Studio album by Otis Redding and Carla Thomas
- Released: March 16, 1967
- Recorded: January 18–24, 1967
- Genre: Soul
- Length: 32:53
- Labels: Stax/Atlantic S716
- Producer: Jim Stewart

Otis Redding chronology
| Complete & Unbelievable: The Otis Redding Dictionary of Soul (1966) | King & Queen (1967) | Live in Europe (1967) |

Carla Thomas chronology
| The Queen Alone (1967) | King & Queen (1967) | Memphis Queen (1969) |

= King & Queen =

King & Queen is a studio album by the American recording artists Otis Redding and Carla Thomas.

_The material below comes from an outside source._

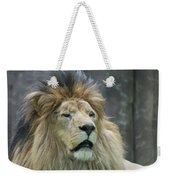 Mane Standing Up Around The Head Of A Lion Weekender Tote Bag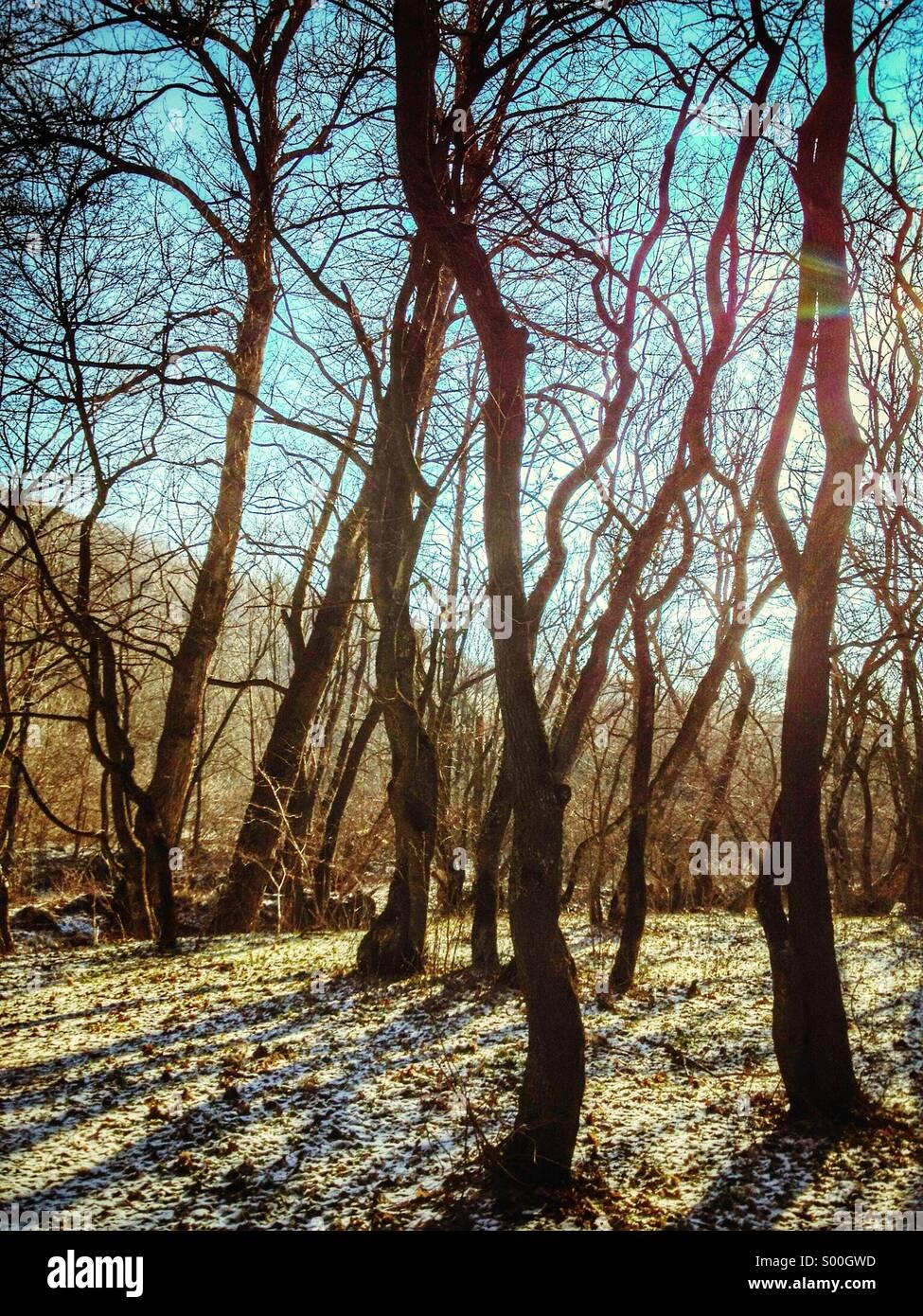 Alberi della foresta Immagini Stock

It is Thomas' fourth album and Redding's sixth and the final studio album before his death on December 10, 1967. Influenced by Marvin Gaye's duets, the album features ten covers of soul classics and the eleventh finishing song co-written by Redding.

The album includes crossover hits "Tramp" and "Knock on Wood". Following Redding's death, the single "Lovey Dovey" was also released. The original album's liner notes were written by Tennessee Senator Howard H. Baker, Jr. It was released on March 16, 1967, by Stax Records.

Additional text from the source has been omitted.